In Tennessee, Shawn Light of Rogersville looks to produce varieties that will help him spread out harvest. He is planting three varieties this season, and they are all of different maturities.

"We plant KY 14 x L8 early, in sod grounds, and cut it in July,” he says. “KT 206 is later in maturity. We try to cut it in September. Hopefully, we can cut NC 7 somewhere in between. If you plant only one variety, you may have trouble getting it all cut on time."

Denton says that KT 206 along with KT 209 have become very popular in Tennessee, as has its sister variety KT 209. KT 210 and some TN 90 are still significantly planted, and there will still be a lot of KY 14 x L8 on farms where black shank isn't a problem.

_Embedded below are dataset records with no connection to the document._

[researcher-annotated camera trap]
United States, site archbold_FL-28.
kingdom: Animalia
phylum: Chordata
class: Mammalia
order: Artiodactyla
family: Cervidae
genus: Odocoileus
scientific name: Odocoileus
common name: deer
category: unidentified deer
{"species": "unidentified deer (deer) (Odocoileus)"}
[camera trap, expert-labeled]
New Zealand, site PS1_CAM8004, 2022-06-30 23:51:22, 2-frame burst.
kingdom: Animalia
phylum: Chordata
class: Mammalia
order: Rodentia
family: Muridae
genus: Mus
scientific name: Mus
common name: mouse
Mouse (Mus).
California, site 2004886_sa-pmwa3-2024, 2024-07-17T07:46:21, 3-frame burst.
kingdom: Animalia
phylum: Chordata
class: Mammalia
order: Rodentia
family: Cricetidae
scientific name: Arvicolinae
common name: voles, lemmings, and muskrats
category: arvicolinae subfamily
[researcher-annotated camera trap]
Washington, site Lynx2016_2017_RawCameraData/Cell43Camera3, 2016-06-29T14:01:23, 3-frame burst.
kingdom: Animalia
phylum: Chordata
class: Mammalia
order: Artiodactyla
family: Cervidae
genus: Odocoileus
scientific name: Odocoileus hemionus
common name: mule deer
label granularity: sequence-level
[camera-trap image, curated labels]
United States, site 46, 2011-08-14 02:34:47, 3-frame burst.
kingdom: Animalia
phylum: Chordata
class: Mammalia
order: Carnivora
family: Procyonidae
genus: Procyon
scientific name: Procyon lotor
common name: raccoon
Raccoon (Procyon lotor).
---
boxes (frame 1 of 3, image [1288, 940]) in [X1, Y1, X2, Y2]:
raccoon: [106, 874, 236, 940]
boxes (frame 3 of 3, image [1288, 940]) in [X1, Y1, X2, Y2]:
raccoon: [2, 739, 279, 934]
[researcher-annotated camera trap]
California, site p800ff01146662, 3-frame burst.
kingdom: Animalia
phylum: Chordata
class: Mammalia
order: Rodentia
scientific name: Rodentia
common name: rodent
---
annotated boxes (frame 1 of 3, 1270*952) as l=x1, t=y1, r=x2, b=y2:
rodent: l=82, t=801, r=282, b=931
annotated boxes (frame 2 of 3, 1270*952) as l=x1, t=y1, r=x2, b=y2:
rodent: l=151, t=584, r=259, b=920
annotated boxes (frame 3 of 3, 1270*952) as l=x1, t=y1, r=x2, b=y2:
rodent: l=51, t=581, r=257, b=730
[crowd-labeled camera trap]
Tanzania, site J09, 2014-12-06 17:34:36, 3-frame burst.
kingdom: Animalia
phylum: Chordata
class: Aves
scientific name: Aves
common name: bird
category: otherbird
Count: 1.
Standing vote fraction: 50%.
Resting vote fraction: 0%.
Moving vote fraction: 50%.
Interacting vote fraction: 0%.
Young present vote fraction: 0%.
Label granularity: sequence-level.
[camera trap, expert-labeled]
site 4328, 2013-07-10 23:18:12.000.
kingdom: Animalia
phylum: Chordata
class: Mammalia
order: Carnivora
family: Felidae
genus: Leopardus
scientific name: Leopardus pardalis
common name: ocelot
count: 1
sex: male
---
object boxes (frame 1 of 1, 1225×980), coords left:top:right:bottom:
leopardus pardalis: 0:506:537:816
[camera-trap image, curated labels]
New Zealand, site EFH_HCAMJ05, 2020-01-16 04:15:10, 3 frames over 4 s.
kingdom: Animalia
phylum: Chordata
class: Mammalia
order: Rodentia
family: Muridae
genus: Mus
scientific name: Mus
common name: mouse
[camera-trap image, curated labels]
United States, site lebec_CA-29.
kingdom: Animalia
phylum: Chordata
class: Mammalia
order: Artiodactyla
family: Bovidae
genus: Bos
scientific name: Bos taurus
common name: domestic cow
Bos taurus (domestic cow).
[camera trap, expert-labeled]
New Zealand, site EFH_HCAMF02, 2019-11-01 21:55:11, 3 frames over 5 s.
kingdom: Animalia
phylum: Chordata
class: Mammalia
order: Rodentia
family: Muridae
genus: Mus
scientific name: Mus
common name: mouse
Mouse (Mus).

The outlook for burley produced in the Appalachians seems pretty good now, says Peek. “Every grower who wanted a contract this year got one. The demand for the kind of tobacco we grow here is pretty good.”

“There has been a shift in preference among cigarette manufacturers in favor of the Appalachian style of leaf,” adds Denton.

There was some fear production in the area might be disrupted when Altria closed its receiving station in Midway, Tenn., near Greeneville. The station handled a large volume of burley.

But Peek says the closing hasn't caused the disruption that was initially feared. Other companies have increased their orders.

R.J. Reynolds took up some of the slack, as the Burley Stabilization Corporation took up much of the rest. A few growers are committed enough to Altria to make the long trip to the company's nearest station, in Danville, Ky.